### Records to use

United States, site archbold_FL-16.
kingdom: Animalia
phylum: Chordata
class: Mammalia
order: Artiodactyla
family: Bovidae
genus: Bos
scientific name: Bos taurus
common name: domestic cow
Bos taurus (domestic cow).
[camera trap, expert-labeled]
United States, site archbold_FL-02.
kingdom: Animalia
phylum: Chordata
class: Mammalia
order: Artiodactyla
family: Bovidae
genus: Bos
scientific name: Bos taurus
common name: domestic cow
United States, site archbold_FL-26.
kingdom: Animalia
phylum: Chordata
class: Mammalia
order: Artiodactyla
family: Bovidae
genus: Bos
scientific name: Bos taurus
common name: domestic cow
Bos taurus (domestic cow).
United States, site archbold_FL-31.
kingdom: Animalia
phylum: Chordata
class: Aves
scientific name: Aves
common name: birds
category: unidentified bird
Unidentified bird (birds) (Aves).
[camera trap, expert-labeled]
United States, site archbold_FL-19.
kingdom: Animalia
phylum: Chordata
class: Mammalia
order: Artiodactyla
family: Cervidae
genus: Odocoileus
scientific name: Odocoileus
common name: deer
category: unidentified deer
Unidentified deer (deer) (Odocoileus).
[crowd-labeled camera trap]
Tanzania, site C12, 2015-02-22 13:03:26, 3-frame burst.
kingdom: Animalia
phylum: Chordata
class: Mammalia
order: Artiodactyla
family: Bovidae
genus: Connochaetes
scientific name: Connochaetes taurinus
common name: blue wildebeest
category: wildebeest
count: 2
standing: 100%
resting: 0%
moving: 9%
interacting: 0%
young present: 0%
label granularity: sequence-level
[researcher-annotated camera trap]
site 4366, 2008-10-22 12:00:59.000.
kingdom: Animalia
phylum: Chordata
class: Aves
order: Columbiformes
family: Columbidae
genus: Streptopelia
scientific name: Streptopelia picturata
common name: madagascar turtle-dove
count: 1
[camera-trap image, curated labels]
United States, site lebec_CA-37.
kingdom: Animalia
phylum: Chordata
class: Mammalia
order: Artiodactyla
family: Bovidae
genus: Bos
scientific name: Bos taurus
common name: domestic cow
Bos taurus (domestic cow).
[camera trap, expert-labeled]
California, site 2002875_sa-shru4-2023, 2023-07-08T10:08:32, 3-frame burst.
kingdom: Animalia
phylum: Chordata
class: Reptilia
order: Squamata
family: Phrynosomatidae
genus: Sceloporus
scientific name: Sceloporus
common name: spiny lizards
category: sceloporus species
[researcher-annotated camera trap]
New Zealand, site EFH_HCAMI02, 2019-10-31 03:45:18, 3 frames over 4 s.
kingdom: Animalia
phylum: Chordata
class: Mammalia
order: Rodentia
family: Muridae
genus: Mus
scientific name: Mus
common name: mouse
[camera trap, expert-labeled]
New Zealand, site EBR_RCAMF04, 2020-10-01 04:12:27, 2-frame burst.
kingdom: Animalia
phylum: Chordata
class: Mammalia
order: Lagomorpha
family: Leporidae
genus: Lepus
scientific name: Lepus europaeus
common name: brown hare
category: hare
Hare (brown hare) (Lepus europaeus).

######

Problem →
What is needed is a verbatim copy of the data, complete from first line to last.

Problem solution →
United States, site archbold_FL-16.
kingdom: Animalia
phylum: Chordata
class: Mammalia
order: Artiodactyla
family: Bovidae
genus: Bos
scientific name: Bos taurus
common name: domestic cow
Bos taurus (domestic cow).
[camera trap, expert-labeled]
United States, site archbold_FL-02.
kingdom: Animalia
phylum: Chordata
class: Mammalia
order: Artiodactyla
family: Bovidae
genus: Bos
scientific name: Bos taurus
common name: domestic cow
United States, site archbold_FL-26.
kingdom: Animalia
phylum: Chordata
class: Mammalia
order: Artiodactyla
family: Bovidae
genus: Bos
scientific name: Bos taurus
common name: domestic cow
Bos taurus (domestic cow).
United States, site archbold_FL-31.
kingdom: Animalia
phylum: Chordata
class: Aves
scientific name: Aves
common name: birds
category: unidentified bird
Unidentified bird (birds) (Aves).
[camera trap, expert-labeled]
United States, site archbold_FL-19.
kingdom: Animalia
phylum: Chordata
class: Mammalia
order: Artiodactyla
family: Cervidae
genus: Odocoileus
scientific name: Odocoileus
common name: deer
category: unidentified deer
Unidentified deer (deer) (Odocoileus).
[crowd-labeled camera trap]
Tanzania, site C12, 2015-02-22 13:03:26, 3-frame burst.
kingdom: Animalia
phylum: Chordata
class: Mammalia
order: Artiodactyla
family: Bovidae
genus: Connochaetes
scientific name: Connochaetes taurinus
common name: blue wildebeest
category: wildebeest
count: 2
standing: 100%
resting: 0%
moving: 9%
interacting: 0%
young present: 0%
label granularity: sequence-level
[researcher-annotated camera trap]
site 4366, 2008-10-22 12:00:59.000.
kingdom: Animalia
phylum: Chordata
class: Aves
order: Columbiformes
family: Columbidae
genus: Streptopelia
scientific name: Streptopelia picturata
common name: madagascar turtle-dove
count: 1
[camera-trap image, curated labels]
United States, site lebec_CA-37.
kingdom: Animalia
phylum: Chordata
class: Mammalia
order: Artiodactyla
family: Bovidae
genus: Bos
scientific name: Bos taurus
common name: domestic cow
Bos taurus (domestic cow).
[camera trap, expert-labeled]
California, site 2002875_sa-shru4-2023, 2023-07-08T10:08:32, 3-frame burst.
kingdom: Animalia
phylum: Chordata
class: Reptilia
order: Squamata
family: Phrynosomatidae
genus: Sceloporus
scientific name: Sceloporus
common name: spiny lizards
category: sceloporus species
[researcher-annotated camera trap]
New Zealand, site EFH_HCAMI02, 2019-10-31 03:45:18, 3 frames over 4 s.
kingdom: Animalia
phylum: Chordata
class: Mammalia
order: Rodentia
family: Muridae
genus: Mus
scientific name: Mus
common name: mouse
[camera trap, expert-labeled]
New Zealand, site EBR_RCAMF04, 2020-10-01 04:12:27, 2-frame burst.
kingdom: Animalia
phylum: Chordata
class: Mammalia
order: Lagomorpha
family: Leporidae
genus: Lepus
scientific name: Lepus europaeus
common name: brown hare
category: hare
Hare (brown hare) (Lepus europaeus).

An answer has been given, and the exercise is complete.